1 Convention libre ou réglementée
Dans une SA à conseil d'administration, les conventions avec les dirigeants, celles avec d'autres sociétés ayant des dirigeants communs et celles avec certains actionnaires sont soumises à un contrôle, d'où le terme de convention réglementée, dont le Code du commerce fixe le régime : autorisation préalable du conseil d'administration ; transmission au commissaire aux comptes ; approbation par l'assemblée, statuant au vu du rapport du commissaire aux comptes.
Face à ces conventions réglementées, il existe donc des conventions libres, celles portant sur des opérations courantes et conclues à des conditions normales. Cette distinction constitue une source de litiges potentiels, l'interprétation des termes "opérations courantes" et "conclues à des conditions normales" étant souvent délicate.
Mots-clés :
Opération courante - c'est une opération effectuée par la société dans le cadre de son activité ordinaire. Ceci s'apprécie au regard de la conformité à l'objet social et de la nature de l'opération, qui doit être identique à celle d'autres déjà effectuées par la société.Conditions normales - ce sont les conditions usuellement pratiquées par la société dans ses rapports avec les tiers ou lorsqu'elles sont comparables aux conditions en usage pour des conventions semblables dans d'autres sociétés ayant la même activité : prix, délais de règlement, existence de garanties, etc.
Or s'il s'avère qu'une convention vue comme libre devient in fine réglementée, celle-ci peut être annulée pour défaut d'absence d'une autorisation préalable, en cas de dommage subi par la société et la responsabilité des administrateurs pourra être mise en cause. De l'intérêt d'être en mesure de bien qualifier une convention.
2 Savoir qualifier une convention :
Premier critère : la convention porte-elle sur une "opération courante", effectuée par la société dans le cadre de son activité ordinaire ? Ceci s'apprécie au regard de la conformité à l'objet social ainsi qu'au regard de la nature de l'opération, qui doit être identique à celle d'autres déjà effectuées par la société.
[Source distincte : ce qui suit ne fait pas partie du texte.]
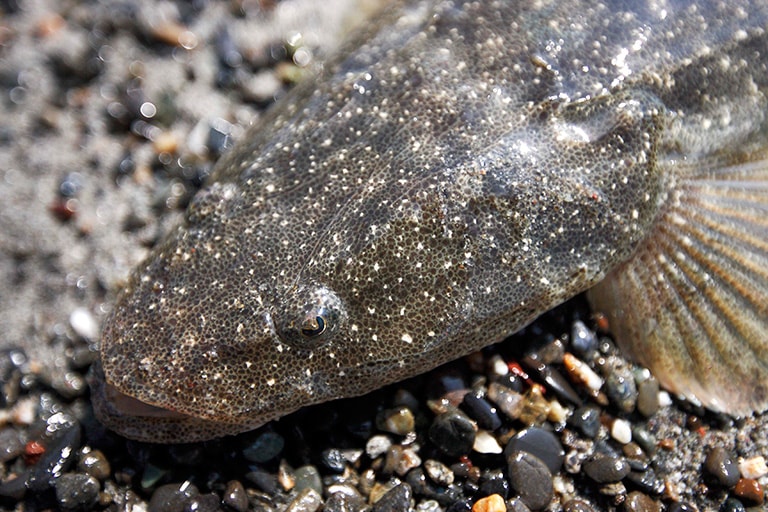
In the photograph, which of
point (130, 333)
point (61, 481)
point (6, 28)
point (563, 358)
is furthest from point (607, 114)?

Relevons que selon la Compagnie nationale des commissaires aux comptes (CNCC), la qualification d'opération courante ne peut être retenue pour une convention de crédit-bail, une cession d'immeuble ou d'un matériel important et le transfert d'actifs, si l'opération concernée est isolée ou significative.
Second critère : les conditions de la convention, qui peuvent être considérées comme normales lorsqu'elles sont habituellement pratiquées par la société dans ses rapports avec les tiers ou lorsqu'elles sont comparables aux conditions en usage pour des conventions semblables dans d'autres sociétés ayant la même activité : prix, délais de règlement, existence de garanties, etc.
L'absence d'identité absolue des conditions d'une convention avec les conditions des conventions de même nature conclues avec des tiers ne permet pas de considérer automatiquement les conditions de la convention comme anormales.
Par exemple, l'absence de garantie dans le cadre d'une convention passée avec une société ayant des dirigeants communs ne constitue pas nécessairement une condition "anormale", même si cette garantie est demandée dans des conventions de même nature passées avec des tiers. En effet, il faut tenir compte des situations financières respectives des sociétés pour apprécier le caractère normal ou anormal de la non-demande de garantie.
Conventions interdites, conventions libres et conventions réglementées : par souci de prévenir d'éventuels conflits d'intérêts des dirigeants et de protéger les actionnaires, le législateur a réglementé la pratique de certaines conventions dans les sociétés commerciales.
3 Existence d'un groupe et qualification des conventions : le point de vue de la CNCC
La loi ne prévoit aucune dérogation à la procédure d'autorisation et d'approbation des conventions réglementées, même en l'absence d'actionnaires minoritaires, la doctrine de la CNCC considère que l'existence d'un groupe peut être prise en considération pour apprécier le caractère courant d'une convention et le caractère normal de ses conditions. Et pour éclairer, elle a publiée en 1990 une étude proposant des lignes directrices pour qualifier une convention conclue à l'intérieur d'un groupe.
4 Les transactions commerciales courantes :
Si les ventes, achats et autres prestations relevant de l'activité habituelle de l'entreprise sont a priori des conventions courantes, l'appréciation du caractère normal des modalités de ces transactions est plus complexe. Selon la CNCC, le caractère normal ne saurait systématiquement résulter de l'identité avec les conditions accordées aux tiers. En plus de cette nécessaire comparaison, l'appréciation du caractère normal nécessite d'examiner les contreparties éventuelles liées à l'appartenance au groupe, quelquefois difficilement chiffrables (approvisionnements privilégiés, utilisation de la marque du groupe dans les relations commerciales, etc.).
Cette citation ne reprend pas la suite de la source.